### Exercise requirements
#1 Set down the Sotomayor column word for word, beginning at the words "By MARSHA MERCER" and stopping after "a salad bowl?".
#2 Answer these questions from the Sotomayor column:
(a) In which journal, and in what year, was Sotomayor's Berkeley speech published?
(b) Which justice would Sotomayor replace on the court?
(c) How old was the girl in the strip-search case the court took up?

By MARSHA MERCER
President Barack Obama’s choice of Sonia Sotomayor for the Supreme Court illuminates a cultural divide in how Americans see their country in the 21st Century. Is it – and should it be -- a melting pot or a salad bowl?
In earlier centuries, Americans embraced the melting pot in which immigrants assimilated and shed their ethnic uniqueness. The salad bowl theory prizes diversity and multiculturalism and has led to wider use of Spanish and other languages besides English in daily life.
The melting pot-salad bowl divide affects how people react to Sotomayor and her comment about a wise Latina making better decisions than a white man. Her 2001 lecture at Berkeley was titled “A Latina Judge’s Voice.” In it, she talked about the ``tension between `the melting pot and the salad bowl.’”
“America has a deeply confused image of itself that is in perpetual tension,” she said.
“We are a nation that takes pride in our ethnic diversity, recognizing its importance in shaping our society and in adding richness to its existence. Yet, we simultaneously insist that we can and must function and live in a race and color-blind way that ignore(s) these very differences that in other contexts we laud,” she said. The speech was published in the Berkeley La Raza Law Journal in 2002.
Sotomayor questions whether even judges can set aside their past experiences and be entirely impartial.
“Our experiences as women and people of color affect our decisions. The aspiration to impartiality is just that – it’s an aspiration because it denies the fact that we are by our experience making different choices than others,” she said.
Critics say such comments show Sotomayor lacks the proper judicial temperament. Barring more explosive news, though, she’s likely to be confirmed. Court-watchers say that her presence on the court replacing Justice David Souter is unlikely to change the typical 5-4 voting patterns.
Obama, no stranger to the power of the multicultural personal story, has wisely avoided choosing either the melting pot or the salad bowl. He speaks about his Muslim, Christian, Kenyan and Kansan heritage without indicating which might be superior.
He made Sotomayor’s multiculturalism a key factor in her selection, saying he looked for someone with more than a mastery of the law and a belief the judge’s proper role is to interpret the law. He touted Sotomayor’s American dream saga: daughter of Puerto Rican parents who grew up in South Bronx public housing projects and worked hard to succeed at Princeton and Yale.
At Berkeley, Sotomayor was playing to her largely Latino audience when she talked about “my Latina identity and the influence I perceive it has on my presence on the bench.” She cited her love of such Latin culinary favorites as pigs’ feet with brains and her fondness for Spanish love songs and entertainment.
It was in that context that she disagreed with then-Justice Sandra Day O’Connor’s view that a wise old woman and a wise old man in time would reach the same conclusions in deciding cases.
“I would hope that a wise Latina woman with the richness of her experiences would more often than not reach a better conclusion that a white male who hasn’t lived that life,” Sotomayor said.
Her critics argue that Sotomayor’s feelings as a Latina should play no part in her judicial philosophy, just as gender supposedly makes no difference.
And yet, Justice Ruth Bader Ginsburg told the Associated Press in 2007, a year after O’Connor retired, that she and O’Connor “have had the experience of growing up women and we have certain sensitivities that our male colleagues lack.”
Last month, when the court took up the case of a 13-year-old girl who was strip-searched at school, Ginsburg said of her colleagues, “They have never been a 13-year-old girl …I didn’t think that my colleagues, some of them, quite understood,” Joan Biscupic of USA Today reported.
Sotomayor will have the opportunity during her confirmation hearings to talk more about the “wise Latina” and other remarks.
It’s worth noting that at Berkeley Sotomayor recognized that white male justices had done much to end discrimination.
“We should not be so myopic as to believe that others of different experiences or backgrounds are incapable of understanding the values and needs of people from a different group. Many are so capable.”
As for her, “Personal experiences affect the facts that judges choose to see…I simply do not know exactly what that difference will be in my judging. But I accept there will be some based on my gender and my Latina heritage.”

### Information provided
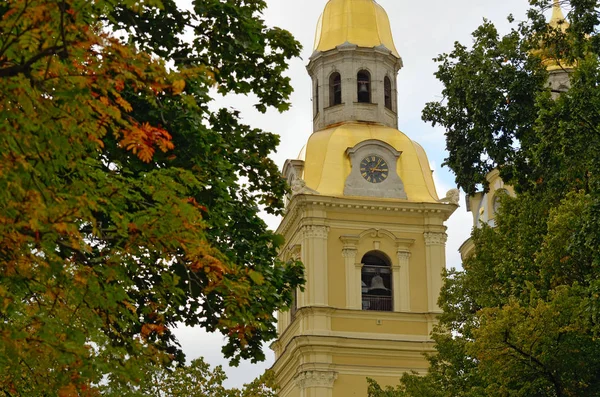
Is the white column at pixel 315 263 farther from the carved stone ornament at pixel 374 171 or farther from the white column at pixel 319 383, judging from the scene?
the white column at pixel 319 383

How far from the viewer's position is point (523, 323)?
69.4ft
==
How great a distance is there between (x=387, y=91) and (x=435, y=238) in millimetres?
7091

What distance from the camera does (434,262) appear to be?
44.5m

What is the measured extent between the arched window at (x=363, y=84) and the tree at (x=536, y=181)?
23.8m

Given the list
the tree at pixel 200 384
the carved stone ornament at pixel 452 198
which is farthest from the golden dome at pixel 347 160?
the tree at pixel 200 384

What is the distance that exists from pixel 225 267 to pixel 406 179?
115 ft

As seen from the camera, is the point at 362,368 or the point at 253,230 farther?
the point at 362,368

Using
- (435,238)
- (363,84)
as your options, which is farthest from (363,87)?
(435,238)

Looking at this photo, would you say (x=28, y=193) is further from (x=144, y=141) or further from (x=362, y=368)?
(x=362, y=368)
* * *
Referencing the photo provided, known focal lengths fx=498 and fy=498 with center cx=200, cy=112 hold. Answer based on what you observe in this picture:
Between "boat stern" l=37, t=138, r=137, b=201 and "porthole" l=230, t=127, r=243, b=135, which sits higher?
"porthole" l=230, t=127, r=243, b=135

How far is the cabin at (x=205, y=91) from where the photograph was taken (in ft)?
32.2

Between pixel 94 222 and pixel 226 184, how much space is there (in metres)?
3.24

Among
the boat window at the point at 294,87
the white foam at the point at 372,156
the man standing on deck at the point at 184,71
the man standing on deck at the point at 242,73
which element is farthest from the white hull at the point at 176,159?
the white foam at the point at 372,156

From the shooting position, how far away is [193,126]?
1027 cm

### Responses to the exercise
#1
By MARSHA MERCER
President Barack Obama’s choice of Sonia Sotomayor for the Supreme Court illuminates a cultural divide in how Americans see their country in the 21st Century. Is it – and should it be -- a melting pot or a salad bowl?

#2
(a) The Berkeley La Raza Law Journal, in 2002.
(b) Justice David Souter.
(c) She was 13 years old.